Our readers have called Bush a warmonger, a draft-dodger, a failure, a liar, an election-stealer and a hypocrite. And they’ve accused him of playing up his religious views just to get re-elected.
Maybe I shouldn’t be shocked that Christians are so critical. A recent Time magazine poll showed that more than a third of the people who consider themselves “very religious” plan to vote for Sen. John Kerry in November.
I can understand why Hollywood leftists hate Bush, since he opposes gay marriage and wants to appoint judges who uphold the sanctity of unborn life. But I don’t understand why so many Christians dislike a president who shares their moral values.
I suspect it’s because they’ve been ingesting a steady diet of slanted news
coverage from CBS, NBC and The New York Times. Anyone who relies on the mainstream media’s selective sound bites is bound to conclude that the whole “mess” in Iraq is “Bush’s fault.”
I don’t believe that. People who have been there know the facts:
1. Iraqis are thankful for American intervention. At least 90 percent of Iraqis don’t want American troops to leave. A vocal minority–including terrorists from Iran, Syria and Saudi Arabia–are responsible for 90 percent of the damage to the country’s infrastructure.
2. Weapons of mass destruction are a fact. You don’t have to prove to Iraqis that WMDs existed. They have the mass graves to prove it.
We may never know if Saddam Hussein planned to aim his weapons at us, but we do know he gassed his own people. CBS should take its camera crews to these graves and count the skulls.
3. Iraq is opening up to the gospel. Many people there resent the pressure to embrace Islam. They are interested in what faith in Jesus offers. One missionary who just returned from Iraq said a high-level official admitted he is a Christian and then pledged to help protect churches.
I know Bush has made mistakes, and we shouldn’t view him as a political savior. But I intend to defend him when anti-Christian forces attempt to undermine what he stands for.
Four years ago I interviewed Bush during his first presidential bid.
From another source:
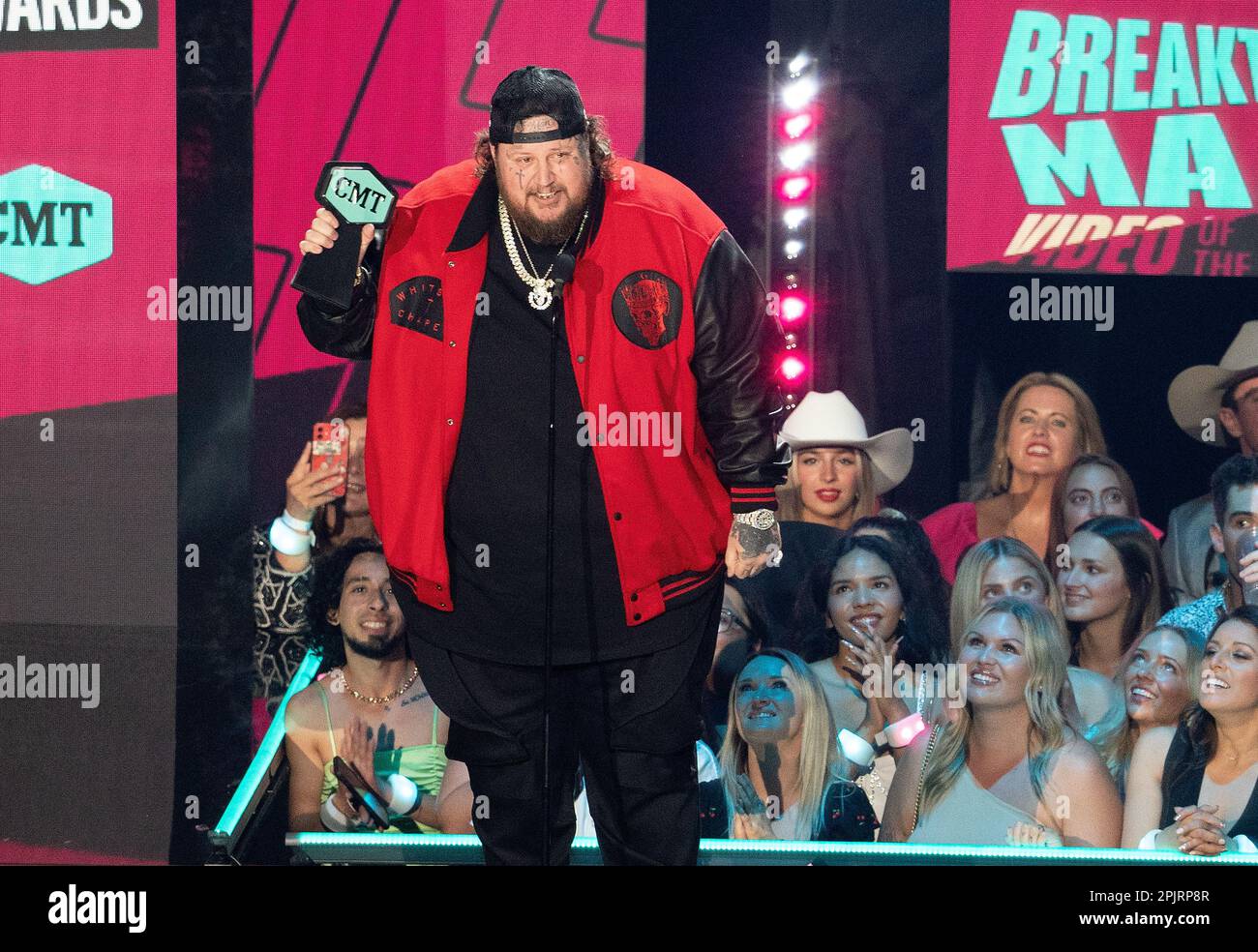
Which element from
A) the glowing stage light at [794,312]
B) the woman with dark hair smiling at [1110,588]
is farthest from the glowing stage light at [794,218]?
the woman with dark hair smiling at [1110,588]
The night before the interview, when I was praying in a hotel room in Austin, Texas, I felt drawn to Psalm 72.
This psalm celebrates the godly leadership of King David, but I felt it had prophetic application to George W. Bush. So the next day I shared the passage with him, and he jotted down the reference and said he would read it during his devotions.
Months later–after Bush’s election, the 9/11 attacks and the U.S. invasion of Afghanistan–I reread this psalm. Verse 9 jumped off the page: “Let the nomads of the desert bow before him, and his enemies lick the dust” (NASB). I felt the Lord showed me that during Bush’s administration God would begin to unravel the demonic power of Islamic terrorism.
That process started during Bush’s first term, and it hasn’t been without a price. But history will prove, I believe, that God orchestrated world events to open up the Middle East to the gospel. I hope Bush’s Christian critics won’t complain about that.